## SOURCE PASSAGE
________________________________________

Interview: Fed rate hike could deal blow to developing countries, Argentine economist warns-Xinhua

Interview: Fed rate hike could deal blow to developing countries, Argentine economist warns

Source: Xinhua

Editor: huaxia

2022-05-06 11:28:14

BUENOS AIRES, May 5 (Xinhua) -- The interest rate hike made by the U.S. Federal Reserve (Fed), in response to the highest inflation in the United States in 40 years, could deal a blow to low-income countries and developing economies, Argentine economist Jorge Marchini said on Wednesday.

The Fed on Wednesday raised its benchmark interest rate by half a percentage point, the biggest in two decades, the professor of Economics at the University of Buenos Aires noted.

"The impact is enormous" especially for a country like Argentina, which is the largest debtor to the International Monetary Fund (IMF) following a record loan agreement with the global body, Marchini told Xinhua in an interview.

"But above all because there is an unbalanced balance of payments and any increase in interest rates, in this case in the United States, leads to significant imbalances," said Marchini, also vice president of the Foundation for Latin American Integration.

The Fed hike not only makes it harder, or more expensive, to service the loan but also stands to undermine confidence in Argentina. This can possibly trigger capital flight that would directly impact the exchange rate, he said.

"A rising interest rate obviously means a bigger (debt) burden," Marchini said, noting that Argentina's internal and external commitments are managed through variable rates set by the Fed rate.

"The second (imbalance) has to do with market confidence, with the repetition of a scenario that we saw in the 1980s in Latin America ... that is capital takes refuge in stronger currencies and abandons the local currency. These two elements can alter the exchange rate, internal interest rates and also the economy in general -- and that's a blow to the economy as a whole," Marchini said.

A similar anti-inflationary move in the interest rate in the U.S. in the 1980s was catastrophic for the Latin American region, Marchini stressed.

________________________________________

## Dataset entries

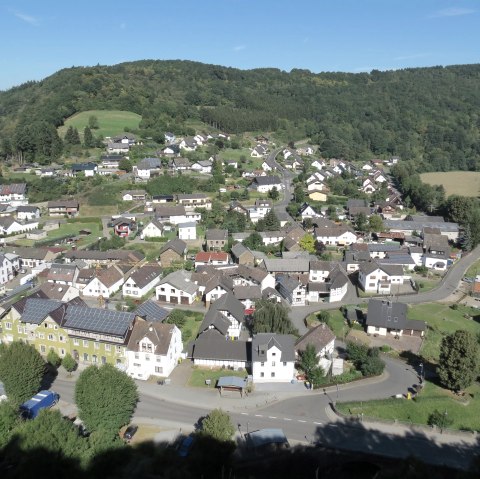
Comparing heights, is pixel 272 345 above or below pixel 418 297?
above

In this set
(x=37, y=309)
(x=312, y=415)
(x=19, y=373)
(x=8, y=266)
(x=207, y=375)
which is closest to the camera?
(x=19, y=373)

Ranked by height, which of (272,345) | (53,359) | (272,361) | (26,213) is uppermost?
(26,213)

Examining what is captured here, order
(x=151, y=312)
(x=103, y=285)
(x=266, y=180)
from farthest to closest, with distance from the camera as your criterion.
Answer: (x=266, y=180) < (x=103, y=285) < (x=151, y=312)

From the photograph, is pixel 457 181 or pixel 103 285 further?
pixel 457 181

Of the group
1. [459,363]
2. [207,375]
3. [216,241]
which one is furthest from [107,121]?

________________________________________

Answer these questions from the Fed rate hike interview:
(a) By how much did the Fed raise its benchmark interest rate on Wednesday?
(b) At which university is Marchini a professor of Economics?
(c) In which decade did Latin America see the scenario that Marchini warns could repeat?

(a) Half a percentage point
(b) The University of Buenos Aires
(c) The 1980s